From: Walker, Benjamin <benjamin.walker at intel.com>
To: spdk@lists.01.org
Subject: Re: [SPDK] SPDK aio examples
Date: Wed, 22 Jun 2016 17:35:49 +0000 [thread overview]
Message-ID: <1466616949.26925.170.camel@intel.com> (raw)
In-Reply-To: 3A3AEA95-16B6-44BA-B5A7-691CBED02A9B@playstation.sony.com
[-- Attachment #1: Type: text/plain, Size: 11631 bytes --]
On Wed, 2016-06-22 at 16:50 +0000, Bhadauria, Varun wrote:
> Hi Ben
>
> Thank you for the reply.
>
> For application I/Os from being getting submitted from different threads to same queue pair, one
> can allocate a queue pair per logical core (given the H/W supports creation of those many number
> of queue pairs). However getting the current cpu from application code involves a system call
> overhead (Some OS may not even support this).
>
> The other approach can be to have some worker threads each with is own queue pair that feed of
> the application maintained pending I/O queues. However this approach introduces various locking
> overheads (to establish this producer consumer model) which may introduce contentions and prevent
> getting the maximum performance.
>
> How do you think this problem can be avoided?
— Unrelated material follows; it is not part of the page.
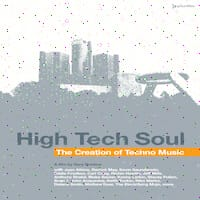 High Tech Soul The Creation of Techno Music Thumbnail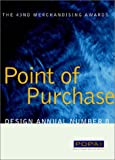 Point of Purchase Design Annual, Point of Purchase Advertising Institute Staff, 1584710519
I think you are assuming that the layer doing the I/O submission is not designed with knowledge of
the application logic above it. That's true for something like the Linux kernel's block-mq layer -
it doesn't know what threading model the application(s) running on it use so it just allocates 1
queue pair per core (sharing if necessary) and then has to ask which core a thread is on to choose
the right queue pair. One of the major advantages of SPDK, however, is that the I/O submission layer
is part of the application and can therefore take advantage of additional knowledge. Most
applications using SPDK will be designed to have 1 thread per CPU core where the thread is running
in a tight event loop, polling a queue. I/O coming in off of the network will be immediately routed
to a particular CPU core and it will be processed there until I/O is submitted to the disk. In that
model, you never have to look up what core you are on - you just have to associate network
connections with particular threads one time when the connection is established. We provide a basic
framework for applications to use this model inside of SPDK (header is at include/spdk/event.h). The
framework isn't required to use our drivers, but all of our example applications and our NVMf target
use it.
>
> Also I don’t see any api for issuing a trim command. Is that being implemented as well?
Every specification uses a different word for trim for some reason. TRIM is the term used by the ATA
command set, SCSI calls it UNMAP, and NVMe calls it deallocate. See http://www.spdk.io/spdk/doc/nvme
_8h.html#ae275923b7e982b115483e425c2972ec5.
>
> Also
> Regards,
> Varun Bhadauria
>
>
>
>
>
>
>
> On 6/17/16, 2:57 PM, "SPDK on behalf of Walker, Benjamin" <spdk-bounces(a)lists.01.org on behalf of
> benjamin.walker(a)intel.com> wrote:
>
> >
> > On Fri, 2016-06-17 at 20:52 +0000, Bhadauria, Varun wrote:
> > >
> > > Thanks Ben
> > >
> > > Can you also possibly shed some light on the expected behavior when more than one I/Os are
> > > erroneously submitted on the same qpair? Do the spdk_nvme_ns_cmd_read/write*() return a
> > > specific
> > > error value in this case?
> > >
> > You can submit many I/O per queue pair at the same time as long as you do it from a single
> > thread,
> > and you can submit I/O to different queue pairs on different threads simultaneously with no
> > locks.
> > Are you asking what happens when I/O is submitted simultaneously from different threads to the
> > same
> > queue pair? In that case, you run the risk of corrupting the memory state of the queue. The
> > queue is
> > implemented as an array in memory with a head and a tail pointer. Submitting an I/O to the queue
> > places a command into the next slot, increments the head pointer, and rings a doorbell register
> > to
> > tell the device new commands are present. If you do this from two threads simultaneously, they'd
> > both be copying into the same spot and ringing the doorbell, meaning the device may receive part
> > of
> > one command and part of another. The code is in lib/nvme/nvme_qpair.c:nvme_qpair_submit_tracker
> > if
> > you want to look.
> >
> > There is no expected error value for this case - the behavior is simply undefined. In order to
> > catch
> > a user doing this, we'd have to look at some shared state (which means a lock) and the whole
> > purpose
> > of queue pairs is to avoid locking.
> >
> > >
> > > Also doesn the spdk_nvme_qpair_process_completions() for a qpair needs to be invoked from the
> > > same
> > > thread that is responsible for issuing i/o on the qpair?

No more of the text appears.